I say that we should prefer the ordinary ways because the extraordinary ways can also be pulled by evil spirits who can also appear to us, as St. Paul warned us, as angels of light. (cfr. 2 Cor 11,14) Thus, we have to be very discerning.
In any case, if it is truly God who pulls a surprise on us, he would normally tell us to remain calm and to reassure us that it is him who is doing so. This happened in that gospel episode of Christ walking on the water. Christ told his disciples, “Take courage, it is I; do not be afraid.”
Otherwise, if it is not God or any saint who is doing these extraordinary interventions, we would usually be led to some tense reaction, kind of disabling us to think and behave properly.
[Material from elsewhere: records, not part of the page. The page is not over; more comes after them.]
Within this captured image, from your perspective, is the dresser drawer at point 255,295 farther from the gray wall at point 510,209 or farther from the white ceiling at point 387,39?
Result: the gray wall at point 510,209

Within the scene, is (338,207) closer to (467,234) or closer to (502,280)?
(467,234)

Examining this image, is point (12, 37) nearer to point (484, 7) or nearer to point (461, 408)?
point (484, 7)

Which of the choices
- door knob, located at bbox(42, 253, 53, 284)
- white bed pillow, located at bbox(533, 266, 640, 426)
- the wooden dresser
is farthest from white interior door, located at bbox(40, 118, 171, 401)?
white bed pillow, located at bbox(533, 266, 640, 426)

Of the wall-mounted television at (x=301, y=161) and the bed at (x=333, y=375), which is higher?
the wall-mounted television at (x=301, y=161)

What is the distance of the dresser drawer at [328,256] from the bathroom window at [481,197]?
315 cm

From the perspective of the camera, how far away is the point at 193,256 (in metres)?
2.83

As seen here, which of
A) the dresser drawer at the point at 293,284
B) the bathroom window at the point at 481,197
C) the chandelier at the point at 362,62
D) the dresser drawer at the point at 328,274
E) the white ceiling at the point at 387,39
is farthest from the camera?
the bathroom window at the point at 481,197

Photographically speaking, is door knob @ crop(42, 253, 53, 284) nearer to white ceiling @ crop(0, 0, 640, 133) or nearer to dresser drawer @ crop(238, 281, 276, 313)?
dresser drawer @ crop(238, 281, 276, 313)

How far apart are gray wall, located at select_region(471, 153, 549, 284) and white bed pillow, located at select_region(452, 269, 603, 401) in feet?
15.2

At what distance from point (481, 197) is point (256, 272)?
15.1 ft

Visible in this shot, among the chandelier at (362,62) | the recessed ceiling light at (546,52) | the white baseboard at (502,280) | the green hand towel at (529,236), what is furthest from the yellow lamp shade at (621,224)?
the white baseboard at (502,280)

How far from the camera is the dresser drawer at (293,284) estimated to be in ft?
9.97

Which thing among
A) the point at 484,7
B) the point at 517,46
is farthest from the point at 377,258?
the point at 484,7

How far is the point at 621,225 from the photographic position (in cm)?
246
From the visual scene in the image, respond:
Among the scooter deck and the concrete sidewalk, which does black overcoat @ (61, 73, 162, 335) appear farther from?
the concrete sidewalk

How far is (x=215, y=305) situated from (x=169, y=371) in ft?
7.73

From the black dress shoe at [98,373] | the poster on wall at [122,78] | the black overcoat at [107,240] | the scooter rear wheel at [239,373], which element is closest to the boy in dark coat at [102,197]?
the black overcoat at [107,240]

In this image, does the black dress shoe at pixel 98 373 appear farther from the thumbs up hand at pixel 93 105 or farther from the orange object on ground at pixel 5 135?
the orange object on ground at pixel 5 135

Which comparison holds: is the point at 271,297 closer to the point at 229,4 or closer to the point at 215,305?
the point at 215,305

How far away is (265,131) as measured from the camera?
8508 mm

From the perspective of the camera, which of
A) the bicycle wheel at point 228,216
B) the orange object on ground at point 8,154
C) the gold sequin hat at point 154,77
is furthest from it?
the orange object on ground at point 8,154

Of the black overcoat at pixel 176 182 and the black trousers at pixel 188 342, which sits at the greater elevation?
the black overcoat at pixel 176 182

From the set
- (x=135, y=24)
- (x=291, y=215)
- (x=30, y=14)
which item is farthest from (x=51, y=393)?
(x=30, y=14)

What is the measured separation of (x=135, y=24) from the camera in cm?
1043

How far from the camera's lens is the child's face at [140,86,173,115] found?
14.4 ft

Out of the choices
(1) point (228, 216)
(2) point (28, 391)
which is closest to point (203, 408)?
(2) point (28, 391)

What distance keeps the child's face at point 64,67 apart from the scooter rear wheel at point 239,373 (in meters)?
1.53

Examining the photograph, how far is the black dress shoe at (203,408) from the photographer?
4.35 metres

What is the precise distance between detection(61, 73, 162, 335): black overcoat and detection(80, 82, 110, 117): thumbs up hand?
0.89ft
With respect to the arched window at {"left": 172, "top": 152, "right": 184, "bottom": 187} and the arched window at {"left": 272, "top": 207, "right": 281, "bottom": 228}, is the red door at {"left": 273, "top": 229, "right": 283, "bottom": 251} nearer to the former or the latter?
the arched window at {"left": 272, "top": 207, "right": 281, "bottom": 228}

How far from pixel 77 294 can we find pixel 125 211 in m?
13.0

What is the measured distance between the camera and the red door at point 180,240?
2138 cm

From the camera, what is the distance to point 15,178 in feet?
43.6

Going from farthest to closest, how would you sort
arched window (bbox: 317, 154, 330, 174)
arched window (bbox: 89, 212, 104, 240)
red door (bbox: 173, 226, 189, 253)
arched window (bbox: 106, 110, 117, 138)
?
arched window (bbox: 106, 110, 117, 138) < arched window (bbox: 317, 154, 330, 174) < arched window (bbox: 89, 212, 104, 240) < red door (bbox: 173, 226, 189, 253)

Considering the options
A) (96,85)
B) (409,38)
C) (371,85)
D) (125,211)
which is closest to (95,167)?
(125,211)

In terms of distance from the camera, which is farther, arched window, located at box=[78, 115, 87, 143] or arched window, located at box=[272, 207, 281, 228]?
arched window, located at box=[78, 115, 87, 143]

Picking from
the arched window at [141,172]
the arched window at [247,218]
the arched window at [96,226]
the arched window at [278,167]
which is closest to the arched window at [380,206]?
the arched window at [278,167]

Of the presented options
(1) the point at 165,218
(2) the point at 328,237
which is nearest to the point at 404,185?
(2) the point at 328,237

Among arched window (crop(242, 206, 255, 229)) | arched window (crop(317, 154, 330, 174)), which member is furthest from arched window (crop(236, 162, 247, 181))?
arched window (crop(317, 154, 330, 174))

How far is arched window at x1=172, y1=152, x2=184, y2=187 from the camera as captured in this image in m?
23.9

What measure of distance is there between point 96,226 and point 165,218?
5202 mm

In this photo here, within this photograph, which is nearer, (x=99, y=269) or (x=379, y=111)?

Also, we have to remember that the evil spirits can do nothing on us without the permission of God. And if God permits them, it is because a greater good can come out of them. The important thing to do is not to lose our faith in God. If we ever err in our judgments and discernment, but done in good faith, we can be sure that God will do everything to correct things for us.
The Book of Ezekiel mentions these reassuring words of God: “As surely as I live, declares the Sovereign Lord, I take no pleasure in the death of the wicked, but rather that they turn from their ways and live.” (33,11)
We should learn the skill of determining the kind of spirit that is involved in these extraordinary events in our life. St. John was explicit as to which spirit is proper to us. “By this you know the Spirit of God: every spirit which confesses that Jesus Christ has come in the flesh is of God, and every spirit which does not confess Jesus is not of God. This is the spirit of antichrist, of which you heard that it was coming, and now it is in the world already.” (1 Jn 4,2-3)
St. Paul distinguished between the fruits of the Spirit of God and the works of the flesh dominated by the evil spirit. The former include love, joy, peace, patience, kindness, goodness, faithfulness, gentleness, self-control. (cfr Gal 5,22-23)
The latter include fornication, impurity, licentiousness, idolatry, sorcery, enmity, strife, jealousy, anger, selfishness, dissension, party spirit, envy, drunkenness, carousing. (cfr Gal 5,19-21)
We would somehow know the kind of spirit we have by the kind of thoughts, desires and loves we have. If we look more closely at how our consciousness works, what its usual contents are, what we are most aware of, we would have an idea of the kind of spirit we have. All we have to do is to see if our thoughts, desires and loves are those of the fruits of the spirit or the fruits of the flesh.